Consider omitting unchunked dimensions from Key objects created with DatasetToChunks
shoyer opened this issue · 1 comments
Currently we have (from https://xarray-beam.readthedocs.io/en/latest/read-write.html):
with beam.Pipeline() as p:
p | xbeam.DatasetToChunks(ds, chunks={'time': 1000}) | beam.MapTuple(print_summary)
Key(offsets={'lat': 0, 'lon': 0, 'time': 0}, vars=None)
with <xarray.Dataset data_vars=['air'] dims={'lat': 25, 'time': 1000, 'lon': 53}>
Key(offsets={'lat': 0, 'lon': 0, 'time': 1000}, vars=None)
with <xarray.Dataset data_vars=['air'] dims={'lat': 25, 'time': 1000, 'lon': 53}>
Key(offsets={'lat': 0, 'lon': 0, 'time': 2000}, vars=None)

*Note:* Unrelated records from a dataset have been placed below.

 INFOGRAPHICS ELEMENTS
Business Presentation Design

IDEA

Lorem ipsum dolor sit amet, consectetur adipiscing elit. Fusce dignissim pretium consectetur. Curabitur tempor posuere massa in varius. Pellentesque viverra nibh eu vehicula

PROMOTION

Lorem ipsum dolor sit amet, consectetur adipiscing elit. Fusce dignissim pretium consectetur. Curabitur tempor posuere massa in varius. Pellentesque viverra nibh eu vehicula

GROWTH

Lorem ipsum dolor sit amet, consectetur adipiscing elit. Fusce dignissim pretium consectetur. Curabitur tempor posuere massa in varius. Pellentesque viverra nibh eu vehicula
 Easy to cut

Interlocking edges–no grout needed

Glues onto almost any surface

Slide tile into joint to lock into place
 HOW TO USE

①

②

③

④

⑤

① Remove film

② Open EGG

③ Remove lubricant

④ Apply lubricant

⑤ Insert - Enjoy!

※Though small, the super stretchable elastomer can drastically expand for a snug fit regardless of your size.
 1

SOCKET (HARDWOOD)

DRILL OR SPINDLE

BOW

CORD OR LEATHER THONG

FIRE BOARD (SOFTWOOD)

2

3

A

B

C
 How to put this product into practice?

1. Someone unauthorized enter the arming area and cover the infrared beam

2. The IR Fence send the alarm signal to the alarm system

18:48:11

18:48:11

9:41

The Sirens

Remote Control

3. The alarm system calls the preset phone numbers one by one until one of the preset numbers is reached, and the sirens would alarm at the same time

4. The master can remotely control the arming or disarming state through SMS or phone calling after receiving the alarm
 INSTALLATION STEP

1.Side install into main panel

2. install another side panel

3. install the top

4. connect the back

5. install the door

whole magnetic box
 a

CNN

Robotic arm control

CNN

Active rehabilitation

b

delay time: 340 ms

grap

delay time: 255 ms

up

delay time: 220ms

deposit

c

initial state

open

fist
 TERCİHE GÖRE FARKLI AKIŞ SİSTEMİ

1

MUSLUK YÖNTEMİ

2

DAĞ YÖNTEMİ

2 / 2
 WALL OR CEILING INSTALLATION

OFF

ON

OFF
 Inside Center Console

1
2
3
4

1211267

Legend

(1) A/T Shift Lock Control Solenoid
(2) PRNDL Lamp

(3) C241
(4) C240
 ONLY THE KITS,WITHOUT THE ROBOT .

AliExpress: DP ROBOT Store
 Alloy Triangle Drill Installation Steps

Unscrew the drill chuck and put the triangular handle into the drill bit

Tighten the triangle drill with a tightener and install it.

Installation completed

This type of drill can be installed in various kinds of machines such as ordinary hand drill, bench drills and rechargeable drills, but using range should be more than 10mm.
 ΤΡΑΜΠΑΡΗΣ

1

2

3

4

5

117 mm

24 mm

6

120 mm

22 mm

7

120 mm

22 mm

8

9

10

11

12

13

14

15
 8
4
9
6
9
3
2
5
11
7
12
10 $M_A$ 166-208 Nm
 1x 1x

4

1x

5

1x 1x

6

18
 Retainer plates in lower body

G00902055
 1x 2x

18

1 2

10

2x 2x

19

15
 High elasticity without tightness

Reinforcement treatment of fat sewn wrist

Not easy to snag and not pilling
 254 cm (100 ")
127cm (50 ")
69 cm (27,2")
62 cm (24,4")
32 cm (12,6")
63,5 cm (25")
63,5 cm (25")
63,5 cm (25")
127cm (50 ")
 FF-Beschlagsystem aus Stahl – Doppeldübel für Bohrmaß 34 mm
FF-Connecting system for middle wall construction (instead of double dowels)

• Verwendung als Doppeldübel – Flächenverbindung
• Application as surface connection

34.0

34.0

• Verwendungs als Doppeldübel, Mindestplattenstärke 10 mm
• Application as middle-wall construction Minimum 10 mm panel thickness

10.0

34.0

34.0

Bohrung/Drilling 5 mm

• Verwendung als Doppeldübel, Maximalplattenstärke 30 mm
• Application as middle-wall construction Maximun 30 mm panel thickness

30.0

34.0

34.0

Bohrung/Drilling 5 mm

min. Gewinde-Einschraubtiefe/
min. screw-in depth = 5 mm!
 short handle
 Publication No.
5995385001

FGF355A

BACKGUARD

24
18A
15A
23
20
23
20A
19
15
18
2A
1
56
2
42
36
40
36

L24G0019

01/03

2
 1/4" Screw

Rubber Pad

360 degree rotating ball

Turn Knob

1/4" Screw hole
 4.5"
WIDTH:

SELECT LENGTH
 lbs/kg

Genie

with <xarray.Dataset data_vars=['air'] dims={'lat': 25, 'time': 920, 'lon': 53}>
Should we instead omit lat
and lon
from these keys? This is less explicit but also more flexible, e.g,. if replacing these dimensions entirely with different dimensions, you don't need to update the keys.
One of my original motivations for this is obviated by #50, which now allows us to handle variables in DatasetToChunks even if they don't include "chunked" dimensions.
It's still an open question whether this change would make Xarray-Beam more usable or not.
If we do not make this change, potentially we could enforce the invariant that key.offsets.keys() == dataset.dims.keys()
. This might be convenient for writing new transforms.